Introduction
As artificial intelligence (AI) continues to advance and permeate our lives, it’s unlikely to create a technological utopia or end humanity. Instead, the outcome will likely fall somewhere in between: a future marked by contingency, commitment, and the decisions we make now to limit and guide AI development.
The Role of the United States in Shaping AI’s Future
As a global leader in AI, the United States plays a crucial role in shaping this future. However, President Donald Trump’s recently announced AI Action Plan has dashed hopes for strengthened federal oversight, opting instead for a growth-focused approach to developing the technology. This makes it even more urgent for state governments, investors, and the American public to focus on a less-discussed tool for accountability: corporate governance.
The Shortcomings of Benefit Corporations
According to journalist Karen Hao’s book “Empire of AI,” major AI companies already engage in mass surveillance, exploit workers, and exacerbate climate change. Ironically, many of these companies are benefit corporations (CBPs), a governance structure designed to prevent such abuses and protect humanity. Clearly, it’s not working as intended.
The structuring of AI companies as CBPs has been a highly successful ethical wash. By presenting signs of virtue to regulators and the public, these companies create an appearance of accountability that allows them to avoid more systematic oversight of their daily practices, which remain opaque and potentially harmful.
Case Study: xAI (Elon Musk’s AI Company)
xAI, Elon Musk’s CBP with a declared mission to “understand the universe,” demonstrates a troubling lack of concern for transparency, ethical oversight, and affected communities. Examples include the clandestine construction of a polluting supercomputer near a predominantly Black neighborhood in Memphis, Tennessee, and the creation of a chatbot that praises Hitler.
Strengthening CBPs for Effective AI Governance
CBPs have the potential to enable companies to serve the public good while pursuing profits. However, in their current form—especially under Delaware’s legislation, where most U.S. public companies are incorporated—they suffer from legal loopholes and inadequate enforcement, failing to provide safeguards for AI development.
To prevent perverse outcomes, improve oversight, and ensure companies incorporate public interest into their operational principles, state lawmakers, investors, and the American public should demand that CBPs be reformed and strengthened.
Specific, Measurable Goals for AI Companies
Companies cannot be held accountable without specific, time-bound, and quantifiable objectives. Consider how AI CBPs rely on vague, general statements of public benefit that supposedly guide their operations. OpenAI claims its goal is “to ensure that AI benefits all of humanity,” while Anthropic aims to “maximize long-term positive outcomes for humanity.” These noble aspirations inspire but their vagueness can be used to justify almost any action, even those that threaten public welfare.
Delaware’s legislation does not require companies to operationalize public benefit through measurable standards or independent assessments. Moreover, while it mandates annual reporting on benefit performance, results need not be made public. Companies can comply—or fail to comply—with their obligations behind closed doors, without general public knowledge.
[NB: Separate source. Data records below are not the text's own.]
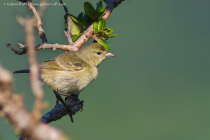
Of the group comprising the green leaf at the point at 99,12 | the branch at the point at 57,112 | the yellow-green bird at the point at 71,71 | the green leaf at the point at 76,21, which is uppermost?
the green leaf at the point at 99,12

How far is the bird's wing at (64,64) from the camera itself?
3.79 metres

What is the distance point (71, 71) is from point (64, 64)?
202mm

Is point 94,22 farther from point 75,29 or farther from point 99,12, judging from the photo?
point 75,29

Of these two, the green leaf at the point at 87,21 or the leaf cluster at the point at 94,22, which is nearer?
the leaf cluster at the point at 94,22

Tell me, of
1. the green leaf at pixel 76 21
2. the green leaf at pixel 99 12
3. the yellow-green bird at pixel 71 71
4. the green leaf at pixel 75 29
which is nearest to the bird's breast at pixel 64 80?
the yellow-green bird at pixel 71 71

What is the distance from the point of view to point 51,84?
3707 millimetres

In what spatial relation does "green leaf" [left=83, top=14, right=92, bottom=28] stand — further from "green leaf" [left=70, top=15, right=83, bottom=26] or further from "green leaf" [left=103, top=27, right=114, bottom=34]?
"green leaf" [left=103, top=27, right=114, bottom=34]

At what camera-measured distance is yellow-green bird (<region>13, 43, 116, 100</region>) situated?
371cm

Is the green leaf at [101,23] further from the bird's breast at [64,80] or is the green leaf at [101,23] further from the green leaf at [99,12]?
the bird's breast at [64,80]

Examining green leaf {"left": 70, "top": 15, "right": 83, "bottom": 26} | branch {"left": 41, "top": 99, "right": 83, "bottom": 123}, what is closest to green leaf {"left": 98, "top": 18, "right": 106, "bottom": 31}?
green leaf {"left": 70, "top": 15, "right": 83, "bottom": 26}

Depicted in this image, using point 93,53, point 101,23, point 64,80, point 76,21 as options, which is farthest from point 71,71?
point 101,23

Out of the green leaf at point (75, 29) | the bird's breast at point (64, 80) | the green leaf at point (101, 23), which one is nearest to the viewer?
the green leaf at point (101, 23)

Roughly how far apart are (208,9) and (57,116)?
15.9 meters

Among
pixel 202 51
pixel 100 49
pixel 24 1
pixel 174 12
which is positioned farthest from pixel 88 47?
pixel 174 12
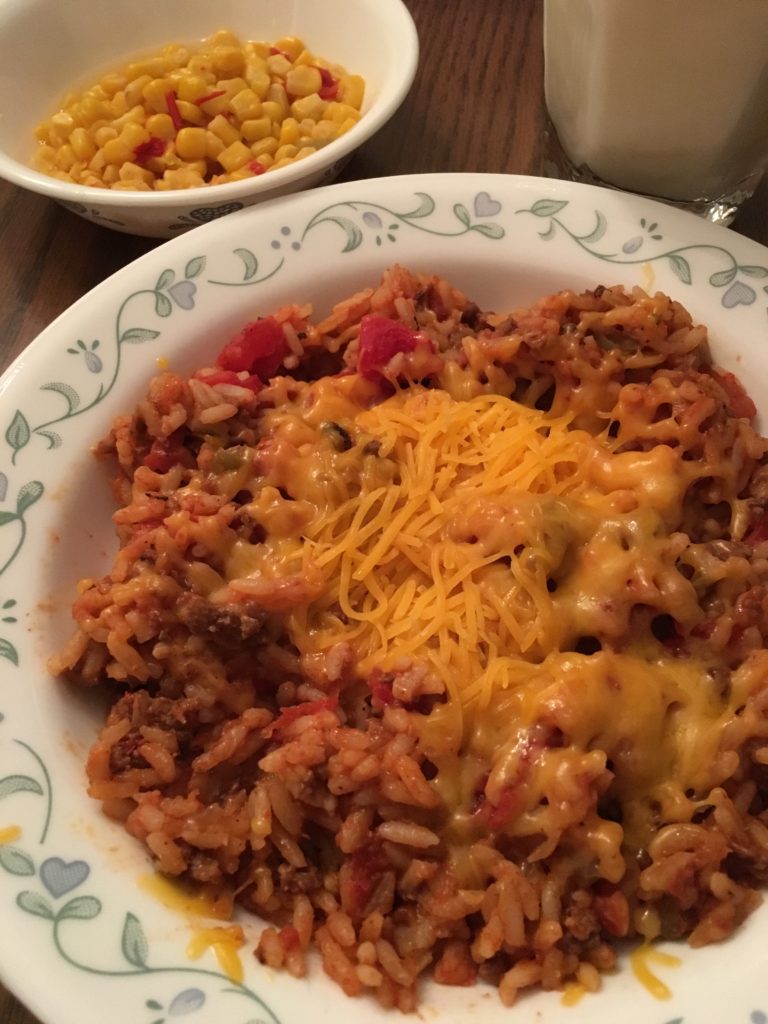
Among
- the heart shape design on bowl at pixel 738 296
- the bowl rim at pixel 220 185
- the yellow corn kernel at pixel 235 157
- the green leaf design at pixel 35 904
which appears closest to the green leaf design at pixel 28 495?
the green leaf design at pixel 35 904

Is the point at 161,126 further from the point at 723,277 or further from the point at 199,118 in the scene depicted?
the point at 723,277

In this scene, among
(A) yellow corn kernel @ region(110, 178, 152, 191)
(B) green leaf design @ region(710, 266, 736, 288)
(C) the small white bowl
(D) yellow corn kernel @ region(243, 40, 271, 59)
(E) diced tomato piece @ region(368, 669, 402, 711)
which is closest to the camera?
(E) diced tomato piece @ region(368, 669, 402, 711)

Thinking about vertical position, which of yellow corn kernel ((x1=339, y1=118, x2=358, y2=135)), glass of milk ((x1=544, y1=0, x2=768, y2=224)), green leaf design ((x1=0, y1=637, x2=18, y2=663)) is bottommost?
green leaf design ((x1=0, y1=637, x2=18, y2=663))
Strengthening Board Oversight and Accountability
For AI companies to play a significant role in AI governance, the CBP model must do more than serve as a reputational shield. This requires changing how “public benefit” is defined, governed, measured, and protected over time. Given the lack of federal oversight, CBP reform must occur at the state level.
AI companies should be obligated to commit to specific, measurable, and time-bound objectives in their governance documents, supported by internal policies and linked to performance evaluations, bonuses, and professional development. For an AI company, these objectives might include ensuring model base security, reducing model bias, minimizing the carbon footprint of training and deployment cycles, applying fair labor practices, and training engineers and product managers in human rights, ethics, and participatory design.
Clearly defined objectives—rather than vague aspirations—will help companies establish credible internal alignment and external accountability.
Annual Reporting and Independent Audits
AI companies structured as CBPs should be required to publish detailed annual reports including granular and disaggregated data on security, bias and fairness, social and environmental impact, and data governance. Independent audits—conducted by AI, ethics, environmental science, and labor rights experts—should evaluate the validity of these data and the company’s governance practices, as well as their overall alignment with public benefit objectives.
Conclusion
Trump’s AI Action Plan has confirmed the administration’s reluctance to regulate this rapidly evolving sector. However, even without federal oversight, state lawmakers, investors, and the public can strengthen AI corporate governance by pushing CBP reforms. As more tech leaders seem to believe ethics are optional, Americans must demonstrate them wrong or risk allowing misinformation, inequality, labor exploitation, and unchecked corporate power to define AI’s future.